━━━ SELECTED EXCERPT

This is just not true.

In Toronto for instance, the majority of pedestrian deaths are caused by impaired/distracted drivers with a significant portion of failure to yield by left turning drivers at major, light controlled intersections.

There isn't even a category for "four way stop" pedestrian fatalities.

Speed is nearly everything and controlling (ie. reducing) speed should be the primary way to influence fatality rates.

Having lived in both Toronto and SF, both cities with 4-way stop and controlled lights intersections.

I'll take 4-way stop any day since speeds are lower. Much better to get hit by a car at near zero speed than a right or left turning car at higher speed. Which is probably why Toronto doesn't have a category for four way stop fatalities.

(The worst are SF's 2-way stops at intersections between equally-sized roads that show up randomly throughout Sunset. Worst of both worlds.)

  • > I'll take 4-way stop any day since speeds are lower.

    Exactly. People are, at worst, doing a "rolling stop" so they are still only going a few kph when they "didn't see" you.

━━━━━━
━━━ STORED DATA

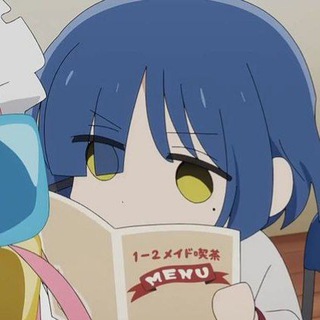 картинки Fe0FaNiyyy на любой вкус и цвет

━━━━━━

#### [WORK INSTRUCTIONS]
1/ According to the four-way stop discussion, what causes the majority of pedestrian deaths in Toronto?
2/ For the four-way stop discussion, say whether each statement agrees with it: (a) Toronto has a category for four-way stop pedestrian fatalities. (b) The writer has lived in both Toronto and SF. (c) The writer considers SF's 2-way stops between equally-sized roads the best arrangement.
3/ Go on with the four-way stop discussion, picking up after its last line.

#### [ANSWERS]
1/ Impaired/distracted drivers.

2/
(a) No: "There isn't even a category for "four way stop" pedestrian fatalities."
(b) Yes: "Having lived in both Toronto and SF"
(c) No: "The worst are SF's 2-way stops at intersections between equally-sized roads"

3/
    • A municipality could (and should) add speed bumps or other traffic-calming measures even at the approach the light-controlled crossing where pedestrians are often present.

  • > (The worst are SF's 2-way stops at intersections between equally-sized roads that show up randomly throughout Sunset. Worst of both worlds.)

    As a cyclist, I've been yelled at by drivers for not stopping at that type of intersection, where they have a stop sign and I don't. People are working off of their personal version of the rules of the road, where they are always right.

  • > (The worst are SF's 2-way stops at intersections between equally-sized roads that show up randomly throughout Sunset. Worst of both worlds.)

    If you think that's bad, Seattle has 0-way stops at intersections in residential. AFAIK, the rule is if you have a stop sign, you must stop; if you don't have a stop sign and other directions do, you have right of way and should proceed if safe; if you don't have a stop sign and neither does anyone else, treat it as an all-way stop. But from my observations, common behavior is to make it through the intersection about half way before realizing there are no stop signs and then just continue through because what else can you do at that point?

    Here's a particularly challenging example: https://maps.app.goo.gl/gmuFk8jbo4GMJ1Ru7 where five roads come together with no signage.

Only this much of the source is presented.